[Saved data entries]
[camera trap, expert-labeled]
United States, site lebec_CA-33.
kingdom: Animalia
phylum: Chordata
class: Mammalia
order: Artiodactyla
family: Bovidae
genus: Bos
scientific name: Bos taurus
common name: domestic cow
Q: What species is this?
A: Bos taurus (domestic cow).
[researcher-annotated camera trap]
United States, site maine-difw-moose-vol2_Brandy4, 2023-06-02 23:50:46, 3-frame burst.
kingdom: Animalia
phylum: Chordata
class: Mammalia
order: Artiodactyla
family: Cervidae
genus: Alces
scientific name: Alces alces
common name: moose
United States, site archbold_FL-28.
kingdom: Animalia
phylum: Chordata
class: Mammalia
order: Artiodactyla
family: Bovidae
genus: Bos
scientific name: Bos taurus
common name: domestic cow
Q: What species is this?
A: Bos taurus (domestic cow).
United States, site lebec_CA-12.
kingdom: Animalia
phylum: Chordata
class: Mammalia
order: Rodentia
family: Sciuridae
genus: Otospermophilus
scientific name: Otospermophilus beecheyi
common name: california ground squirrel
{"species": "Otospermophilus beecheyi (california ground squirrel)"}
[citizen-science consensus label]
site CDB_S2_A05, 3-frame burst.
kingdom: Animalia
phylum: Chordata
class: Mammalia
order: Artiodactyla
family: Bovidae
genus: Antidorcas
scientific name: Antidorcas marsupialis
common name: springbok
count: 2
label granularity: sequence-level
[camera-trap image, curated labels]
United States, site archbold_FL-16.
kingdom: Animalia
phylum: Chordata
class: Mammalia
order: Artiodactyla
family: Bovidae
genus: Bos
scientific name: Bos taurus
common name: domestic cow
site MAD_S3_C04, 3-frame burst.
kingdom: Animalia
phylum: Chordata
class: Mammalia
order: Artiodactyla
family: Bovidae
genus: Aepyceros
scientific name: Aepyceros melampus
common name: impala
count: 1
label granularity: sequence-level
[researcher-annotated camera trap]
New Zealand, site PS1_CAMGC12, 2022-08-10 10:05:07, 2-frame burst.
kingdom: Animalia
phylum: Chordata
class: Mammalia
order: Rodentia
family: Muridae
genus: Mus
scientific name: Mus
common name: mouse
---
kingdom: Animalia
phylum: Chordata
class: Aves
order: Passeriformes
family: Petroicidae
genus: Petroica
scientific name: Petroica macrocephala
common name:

* _PROBLEM REQUIREMENTS_
Type out each entry above again, exactly.

* _ANSWER SECTION_
[camera trap, expert-labeled]
United States, site lebec_CA-33.
kingdom: Animalia
phylum: Chordata
class: Mammalia
order: Artiodactyla
family: Bovidae
genus: Bos
scientific name: Bos taurus
common name: domestic cow
Q: What species is this?
A: Bos taurus (domestic cow).
[researcher-annotated camera trap]
United States, site maine-difw-moose-vol2_Brandy4, 2023-06-02 23:50:46, 3-frame burst.
kingdom: Animalia
phylum: Chordata
class: Mammalia
order: Artiodactyla
family: Cervidae
genus: Alces
scientific name: Alces alces
common name: moose
United States, site archbold_FL-28.
kingdom: Animalia
phylum: Chordata
class: Mammalia
order: Artiodactyla
family: Bovidae
genus: Bos
scientific name: Bos taurus
common name: domestic cow
Q: What species is this?
A: Bos taurus (domestic cow).
United States, site lebec_CA-12.
kingdom: Animalia
phylum: Chordata
class: Mammalia
order: Rodentia
family: Sciuridae
genus: Otospermophilus
scientific name: Otospermophilus beecheyi
common name: california ground squirrel
{"species": "Otospermophilus beecheyi (california ground squirrel)"}
[citizen-science consensus label]
site CDB_S2_A05, 3-frame burst.
kingdom: Animalia
phylum: Chordata
class: Mammalia
order: Artiodactyla
family: Bovidae
genus: Antidorcas
scientific name: Antidorcas marsupialis
common name: springbok
count: 2
label granularity: sequence-level
[camera-trap image, curated labels]
United States, site archbold_FL-16.
kingdom: Animalia
phylum: Chordata
class: Mammalia
order: Artiodactyla
family: Bovidae
genus: Bos
scientific name: Bos taurus
common name: domestic cow
site MAD_S3_C04, 3-frame burst.
kingdom: Animalia
phylum: Chordata
class: Mammalia
order: Artiodactyla
family: Bovidae
genus: Aepyceros
scientific name: Aepyceros melampus
common name: impala
count: 1
label granularity: sequence-level
[researcher-annotated camera trap]
New Zealand, site PS1_CAMGC12, 2022-08-10 10:05:07, 2-frame burst.
kingdom: Animalia
phylum: Chordata
class: Mammalia
order: Rodentia
family: Muridae
genus: Mus
scientific name: Mus
common name: mouse
---
kingdom: Animalia
phylum: Chordata
class: Aves
order: Passeriformes
family: Petroicidae
genus: Petroica
scientific name: Petroica macrocephala
common name:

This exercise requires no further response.